The breach was detected Tuesday and traced to a malicious extension that GitHub’s security team found on the employee’s device. GitHub said the compromise has been contained and that customer data and code stored on the platform were not affected.
“We removed the malicious extension version, isolated the endpoint and began incident response immediately,” GitHub said in a series of posts on X. “Critical secrets were rotated yesterday and overnight with the highest-impact credentials prioritized first.”
GitHub has not named the extension or said how it reached the employee’s device. A fuller post-incident report is promised once the investigation wraps.
The hacking group TeamPCP claimed the breach on the Breached cybercrime forum, posting GitHub’s source code and what it said was about 4,000 private repositories for sale at a starting price of $50,000. TeamPCP said it would sell only to a single buyer and would dump the data publicly if no offer came in. GitHub put the real number closer to 3,800 but said TeamPCP’s claim was “directionally consistent” with what its own investigation had found.
TeamPCP has spent much of 2026 hitting developer ecosystems. Campaigns tied to the group have compromised Aqua Security’s Trivy vulnerability scanner, Checkmarx Inc.’s KICS infrastructure-as-code analyzer, the LiteLLM Python client and Telnyx LLC’s official software development kit, with downstream victims including the European Commission. The group has also used typosquatting on the Python Package Index and, according to security researchers, formed working partnerships with extortion and ransomware operators including Lapsus$ and the Vect ransomware group.
GitHub hosts code for more than 100 million developers, which makes its own source code a prize for attackers looking for footholds across the wider software industry. Visual Studio Code extensions, meanwhile, have become a recurring problem. Researchers have flagged infected listings on the marketplace used to harvest credentials, mine cryptocurrency and exfiltrate data, with some racking up large install counts before being pulled.
Part of the problem is design. Visual Studio Code extensions run with broad permissions on developer machines and sit alongside source code, credentials and build pipelines, which puts them in a position most endpoint security tools cannot see into.

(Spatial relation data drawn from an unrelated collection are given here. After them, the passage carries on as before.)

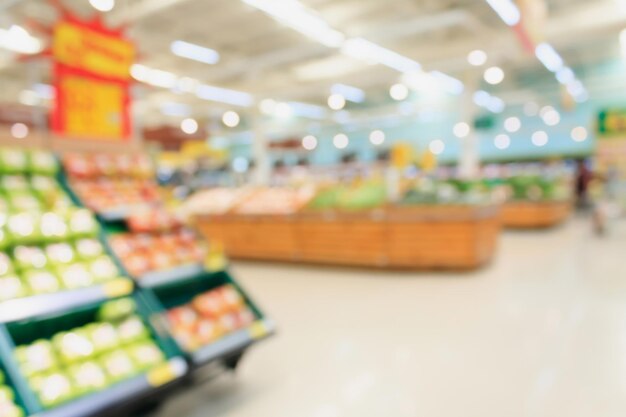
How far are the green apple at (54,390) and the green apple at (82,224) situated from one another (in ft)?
2.63

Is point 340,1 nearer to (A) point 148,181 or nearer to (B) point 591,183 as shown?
(A) point 148,181

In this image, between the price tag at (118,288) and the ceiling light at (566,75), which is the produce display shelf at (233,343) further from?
Result: the ceiling light at (566,75)

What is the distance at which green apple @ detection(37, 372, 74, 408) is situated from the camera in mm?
2076

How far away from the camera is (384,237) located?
6.85m

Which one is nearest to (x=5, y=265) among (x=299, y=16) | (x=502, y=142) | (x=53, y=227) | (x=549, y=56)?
(x=53, y=227)

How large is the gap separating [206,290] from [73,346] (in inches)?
45.1

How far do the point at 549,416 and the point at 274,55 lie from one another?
10241 mm

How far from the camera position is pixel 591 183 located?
15.1m

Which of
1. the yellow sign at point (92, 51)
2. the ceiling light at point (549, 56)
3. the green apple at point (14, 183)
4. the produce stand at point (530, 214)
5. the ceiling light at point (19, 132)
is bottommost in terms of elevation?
the produce stand at point (530, 214)

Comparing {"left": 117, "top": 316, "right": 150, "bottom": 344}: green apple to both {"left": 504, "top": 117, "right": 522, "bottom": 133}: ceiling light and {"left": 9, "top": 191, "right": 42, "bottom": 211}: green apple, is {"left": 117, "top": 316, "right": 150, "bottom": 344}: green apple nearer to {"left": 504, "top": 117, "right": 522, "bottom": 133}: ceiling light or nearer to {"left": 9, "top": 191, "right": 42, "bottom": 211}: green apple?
{"left": 9, "top": 191, "right": 42, "bottom": 211}: green apple

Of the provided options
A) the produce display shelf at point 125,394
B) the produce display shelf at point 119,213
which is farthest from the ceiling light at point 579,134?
the produce display shelf at point 125,394

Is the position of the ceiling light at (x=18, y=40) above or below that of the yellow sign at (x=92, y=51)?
above

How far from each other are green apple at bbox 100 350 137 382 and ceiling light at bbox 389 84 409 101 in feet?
49.7

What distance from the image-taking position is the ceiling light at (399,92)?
16.6 metres
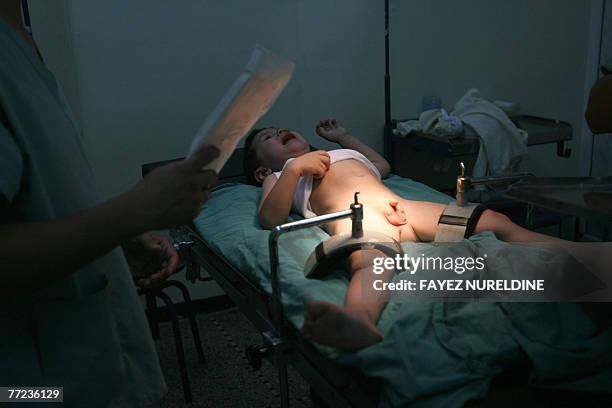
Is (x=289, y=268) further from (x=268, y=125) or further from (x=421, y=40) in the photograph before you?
(x=421, y=40)

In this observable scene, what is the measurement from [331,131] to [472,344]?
145 cm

Morey Haber, chief security adviser at privileged access security firm BeyondTrust Corp., told SiliconANGLE via email that the breach is a reminder that developer environments now carry the same strategic value as core enterprise infrastructure.
“Developer workstations now possess the same strategic value as domain controllers, and access to source code repositories, secrets, SSH keys, cloud credentials, signing certificates and deployment pipelines can transform a single compromised endpoint into a cascading supply chain incident,” Haber said. “TeamPCP appears to have understood this attack path, and their recent activity demonstrates a systematic focus on poisoning trusted developer ecosystems rather than directly attacking hardened infrastructure.”
Agnidipta Sarkar, chief evangelist at zero-trust microsegmentation provider ColorTokens Inc., noted that the bigger concern may be what attackers can do with GitHub’s own platform code rather than what they took from the repositories themselves.
“Attackers now have access to GitHub’s own platform code, Actions runners, authentication flows, secret scanning, Copilot backend and more and that is enough knowledge to launch zero-days, convincing phishing or bypasses that affect users later, even if customer repos were not touched,” Sarkar said. “Security teams should treat GitHub as potentially compromised upstream, inventory all GitHub connections and rotate or reset all auth and access, especially API keys and immediately move to cryptographic passwordless identities.”